Bir odada kendi başına yaşamasına bile izin vermeyip
İki de bir evini taharri etmek, araştırmak
kim gelip gidiyor kimle görüşüyor gibi
yoktan yere zulümler icat etmeleri yüzünden
Bende diyor bir şeyler söyleme ihtiyacı hissettim.

Yeni Said bunlara ‘‘Hasbünallahi ve nimel’’ vekil diye cevap veriyor.
Ama mecburen şahsım için değil,
Dostlarımı ve Sözleri dünya ehlinin
evham ve eziyetlerinden kurtarmak için
Eski Said lisanıyla 5 nokta olarak beyan ediyorum diyor.

BİRİNCİ NOKTA:
Denilmiş: "Ne için siyasetten çekildin? Hiç yanaşmıyorsun?

Elcevap:
Dokuz-on sene evveldeki Eski Said, bir mikdar siyasete girdi.
Belki siyaset vasıtasıyla dine ve ilme hizmet edeceğim diye beyhude yoruldu.
Ve gördü ki; o yol meşkûk ve müşkilâtlı ve bana nisbeten fuzuliyane,
hem en lüzumlu hizmete mani ve hatarlı bir yoldur.
Çoğu yalancılık ve bilmeyerek ecnebi parmağına âlet olmak ihtimali var.

Politika vasıtasıyla dine hizmet edeceğim diye
Beyhude yoruldu ve gördü ki;
O yol ile dine hizmet etmek ve istediği sonucu almak
Çok şüpheli ve çokta zor.
Ve benim için çok gereksiz bir vakit kaybı.
Hem çok acil hizmetlerden alıkoyan,
çokta tehlikeli olan bir yoldur.
Ve bilmeyerek dış güçlerin politikalarına alet olma ihtimalide var.
O yüzden diyor politikayla bir parça ilgilenmişsem de bıraktım.


Hem siyasete giren, ya muvafık olur veya muhalif olur.
Eğer muvafık olsa; mâdem memur ve meb'us değilim,
o halde siyasetçilik bana fuzulî ve malayani bir şeydir.
Bana ihtiyaç yok ki, beyhude karışayım.

Siyasete giren ya iktidar tarafta olur ya da muhalefette.
İktidarda olsam parti yönetiminde veya millet vekili değilsem
siyasetle uğraşmam benim için gereksiz demektir.
Yoksa neden beyhude dolaşayım.

Eğer muhalif siyasete girsem, ya fikirle veya kuvvetle karışacağım.
Eğer fikirle olsa, bana ihtiyaç yok.
Çünkü mesail tavazzuh etmiş, herkes benim gibi bilir.
Beyhude çene çalmak manasızdır.

Eğer kuvvet ile ve hâdise çıkarmak ile muhalefet etsem,
husulü meşkûk bir maksad için binler günaha girmek ihtimali var.
Birinin yüzünden çoklar belaya düşer.

Kuvvet kullanırsam diyor zarar vererek günaha girme ihtimali var.
Bir kısının hırsı yüzünden bir çok insan belaya düşer.
Hem gerçekleşme ihtimali çok az olan olaylar için
fikirle veya kuvvetle muhalefet olmak
Zarar verip günaha girmeyi vicdanım kabul etmiyor.

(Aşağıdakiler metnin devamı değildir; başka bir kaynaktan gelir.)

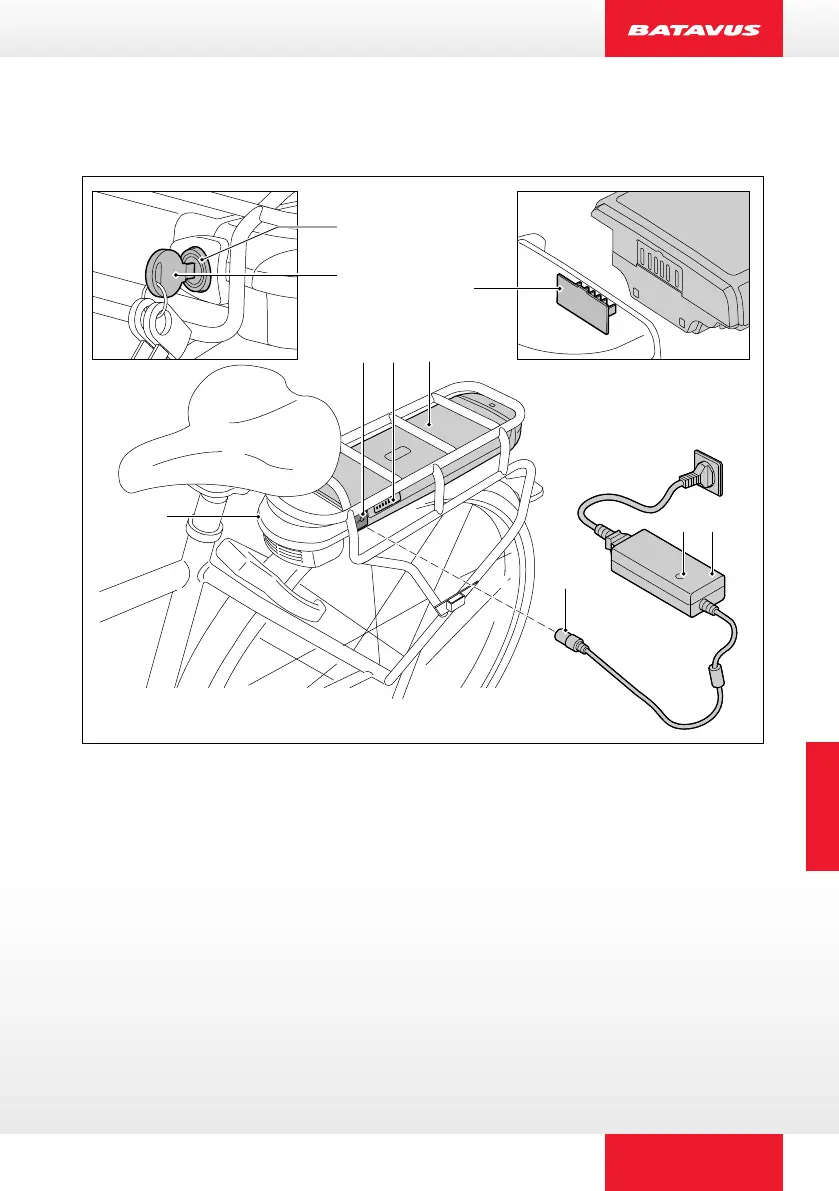 BATAVUS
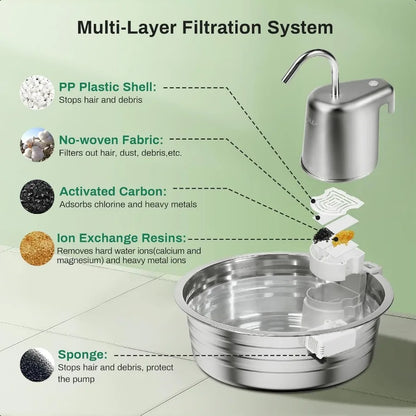 Multi-Layer Filtration System

PP Plastic Shell:
Stops hair and debris

No-woven Fabric:
Filters out hair, dust, debris,etc.

Activated Carbon:
Adsorbs chlorine and heavy metals

Ion Exchange Resins:
Removes hard water ions(calcium and magnesium) and heavy metal ions

Sponge:
Stops hair and debris, protect the pump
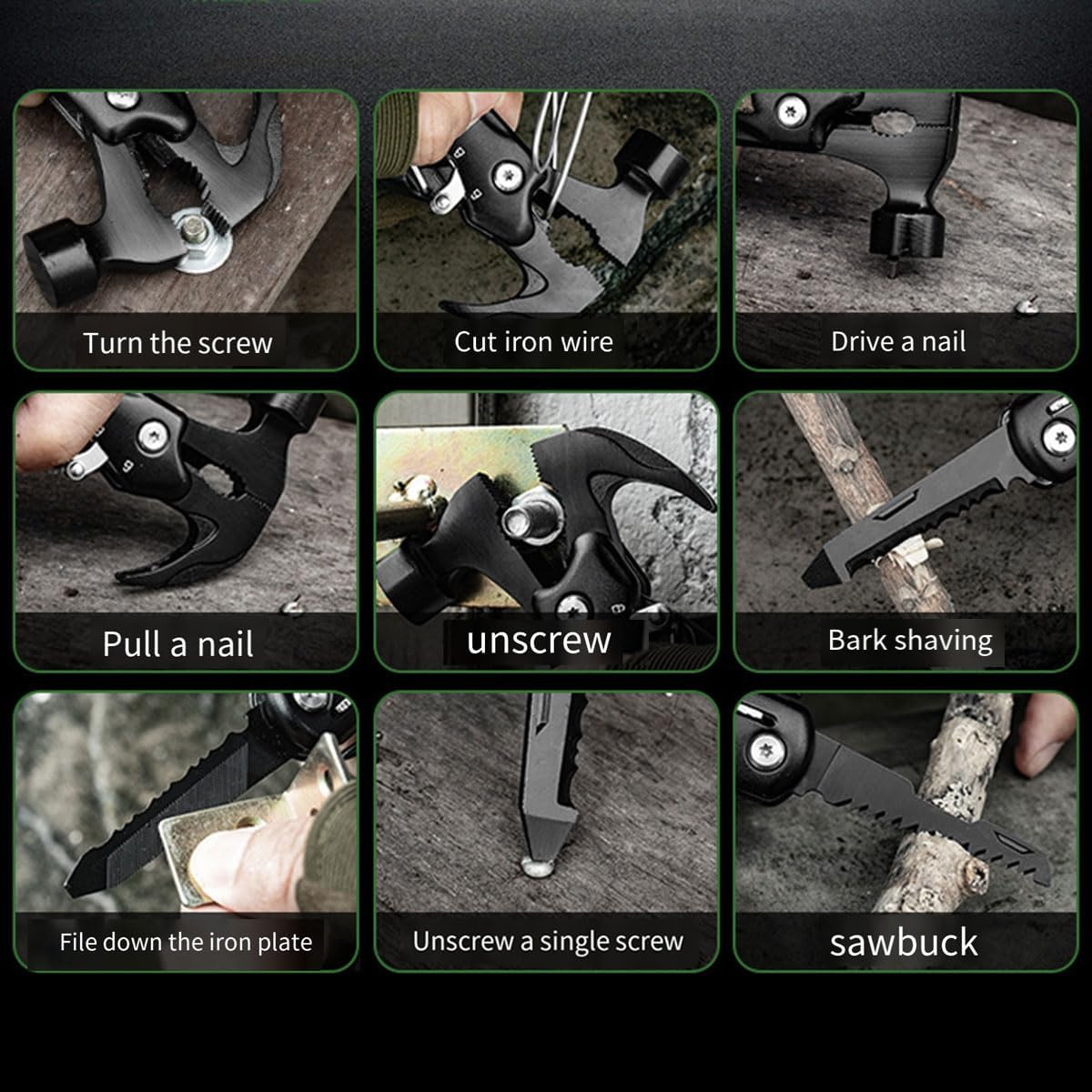 Turn the screw

Cut iron wire

Drive a nail

Pull a nail

unscrew

Bark shaving

File down the iron plate

Unscrew a single screw

sawbuck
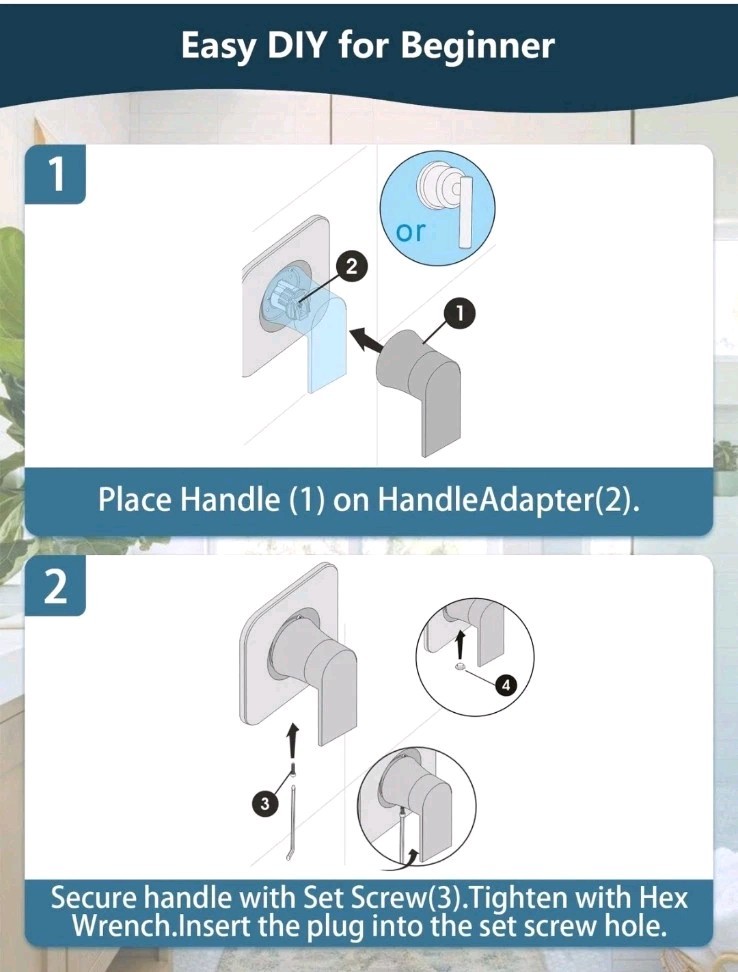 Easy DIY for Beginner

1

or

2

1

Place Handle (1) on HandleAdapter(2).

2

4

3

Secure handle with Set Screw(3).Tighten with Hex Wrench.Insert the plug into the set screw hole.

Hem on ihtimalden bir-iki ihtimale binaen günahlara girmek,
masumları günaha atmak; vicdanım kabul etmiyor diye Eski Said,
sigara ile beraber gazeteleri ve siyaseti ve sohbet-i dünyeviye-i siyasiyeyi terketti.
Buna kat'î şahid, o vakitten beri sekiz senedir birtek gazete ne okudum ve ne dinledim.
Okuduğumu ve dinlediğimi, biri çıksın söylesin.

Halbuki sekiz sene evvel, günde belki sekiz gazete Eski Said okuyordu.
Hem beş senedir bütün dikkat ile benim halime nezaret ediliyor.
Siyasetvari bir tereşşuh gören söylesin.

Halbuki benim gibi asabî ve düsturuyla, en büyük hileyi hilesizlikte bulan pervasız,
alâkasız bir insanın, değil sekiz sene, sekiz gün bir fikri gizli kalmaz.
Siyasete iştihası ve arzusu olsaydı; tedkikata, taharriyata lüzum bırakmayarak
top güllesi gibi sada verecekti.

Subhâneke lâ ilmelene illema allemtene inneke entel alîmul hakîm ve ahiru de’vehüm enilhamdülillahi rabbil âlemin

21.30’da sohbet kanalında işlenen derstir.